So, hello Photoshop!
I had been thinking about getting the 10 buck photo subscription for a while now. My reasoning is this:
a) I looked up the cost of PS C6 full version: over $1500. Yeowch! Even the upgrade was $700 plus. Student price? I'm out of luck.
b) So $10 per month = $120 per year. It would take me 12 years to pay for that full version, and that doesn't include upgrades.
I wondered how you did this I thought this was a great render!
Thanks! I was hoping to give back some things I learned in the contests. Hopefully you find it helpful!
Good information is always helpful. I have been seriously considering the $10 buck a month photo shop myself. I have the elements program and I love it and it has a lot of the things the full version does but there are several tools that I really really want to use that only come in the pro version. and the pro version is more 3d friendly as well I've heard. I hate to spend even that since I do have the elements but I am probably going to cave soon lol.

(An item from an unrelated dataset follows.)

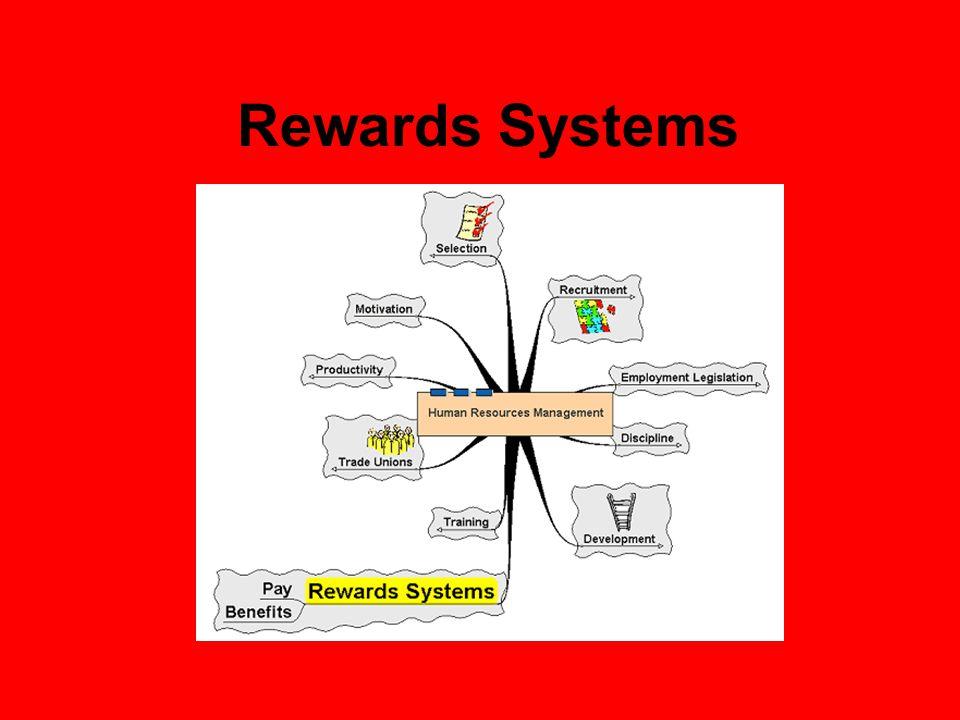 Rewards Systems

Wanted to mention too your postwork is brilliant. the water and the moon shining on it is beautiful
I bought elements (admittedly, on sale, but still...) and then almost immediately went for the Creative Cloud version. Latest versions of both Lightroom and Photoshop for $10 / month is a really good deal, especially when you consider what the standalone versions (and upgrades!) used to cost. The sheer number of tools, etc. in PS are mindboggling...
Go ahead and cave....
I'll have to say that you get a free 13 hour Photoshop tutorial with your subscription. I've been cramming and I'm only a third of the way through!

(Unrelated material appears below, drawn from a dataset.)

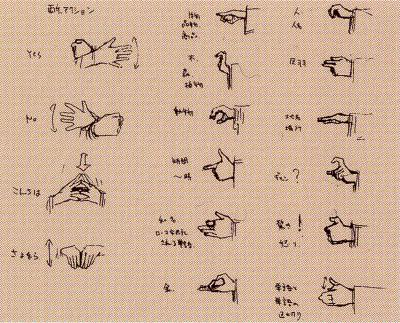 Hand Gestures Meaning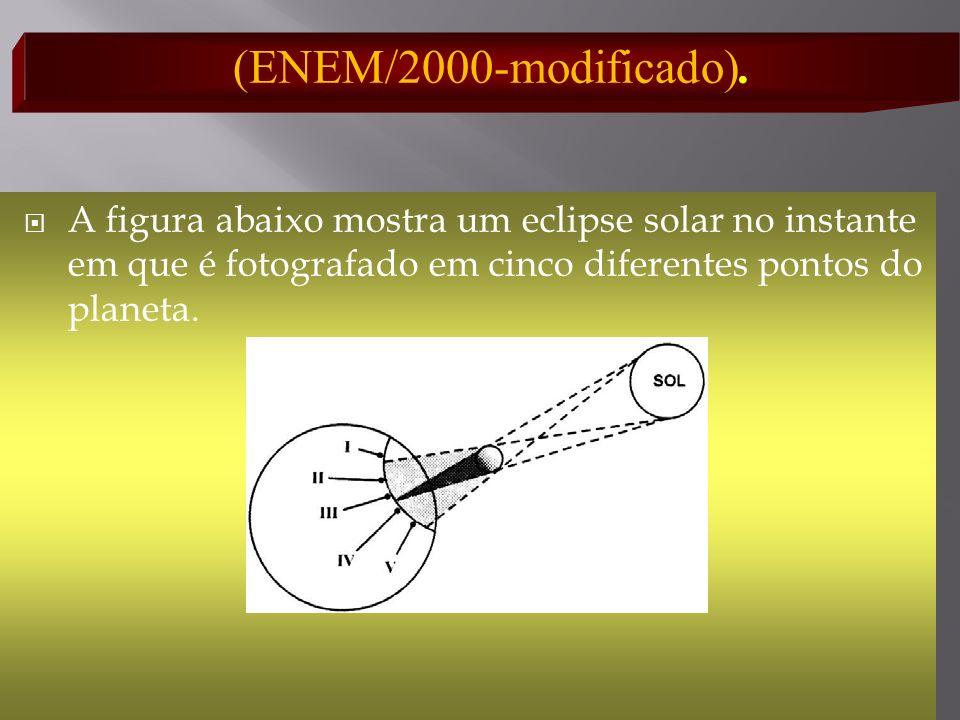 A figura abaixo mostra um eclipse solar no instante em que é fotografado em cinco diferentes pontos do planeta.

I don't use Elements, but I've been frustrated with GIMP. Not to say that it's a bad program, but there were things I had wanted to do in GIMP but it's tools just weren't nearly as sophisticated. There's also the many YouTube tutorials out there: I find just the thing I want, and "all you have to do in Photoshop is..." But I didn't have Photoshop! I had to look around to find the GIMP way of doing things, and sometimes it just didn't work. All I want to do is create slanted eyebrows for my elves - why is that so hard?!
Dang, I'm amazed just how much Photoshop can do! The 13 hour class isn't long enough to show you everything.

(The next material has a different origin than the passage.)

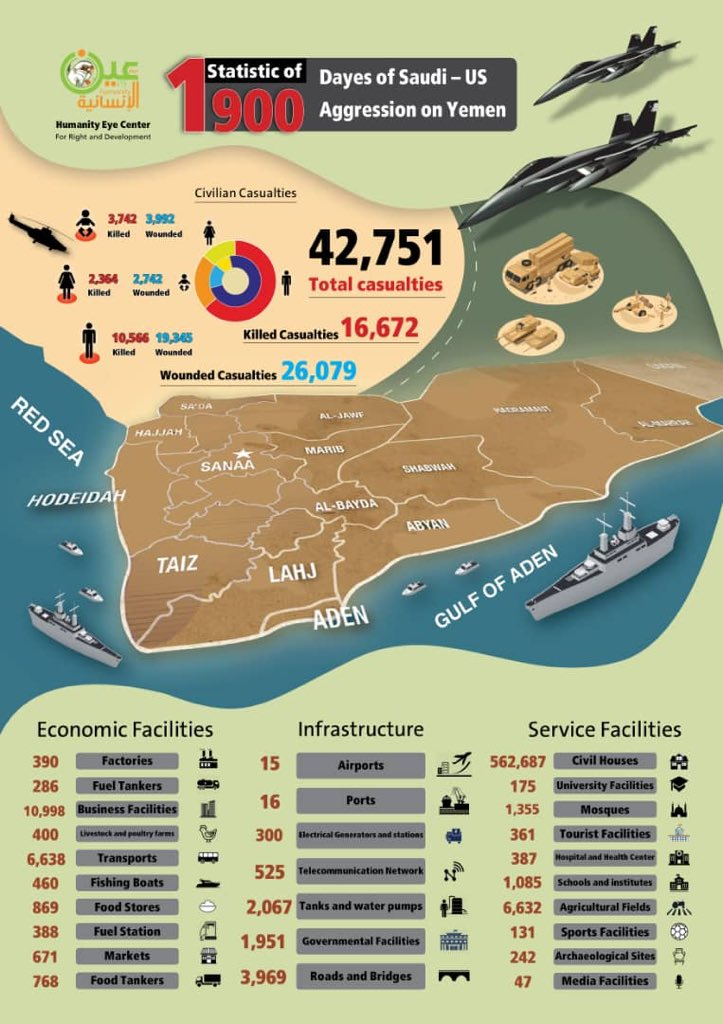 Monitoring Group Shares Statics Of 1,900 Days Of Saudi Operation In Yemen (Infographic)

So don't worry to much about caving... it's kind like that next DAZ thing that you absolutely have to have!
By the way, I noticed that DAZ tends to put out a freebie that's not on the Freebies page on Tuesday or Wednesday morning. Don't wait until you get home from work, because it'll be gone! Yes, I just admitted to checking DAZ on my cell phone at work - but only during break time, I promise!
Lol I've been using elements for a couple of years, I used to do traditional art as a hobby (before kids and life got in the way to be able to do much of it) and now that my youngest is going into her last year of college I finally had the free time a couple years ago to really get back into it. And then I discovered digital art, mainly photoshop and started combining drawing and painting with photo manipulation. Was fairly pleased with how it was going but still not really satisfied. Then I found Daz and that was pretty much all she wrote lol. This is what I have been looking for. I have watched probably a good 100 hours of photo shop tutorials although I will watch the class that comes with it anyway as there are several tools that don't come with Elements. The idea of being able to create something using both 2d and 3d skills is just really exciting to me. So ya, I'm probably gonna cave. well I have already but I have to do it kicking and screaming so I don't feel to guilty about it lol. Just have to go and actually set it up....
Character: Green Elf (3Delight)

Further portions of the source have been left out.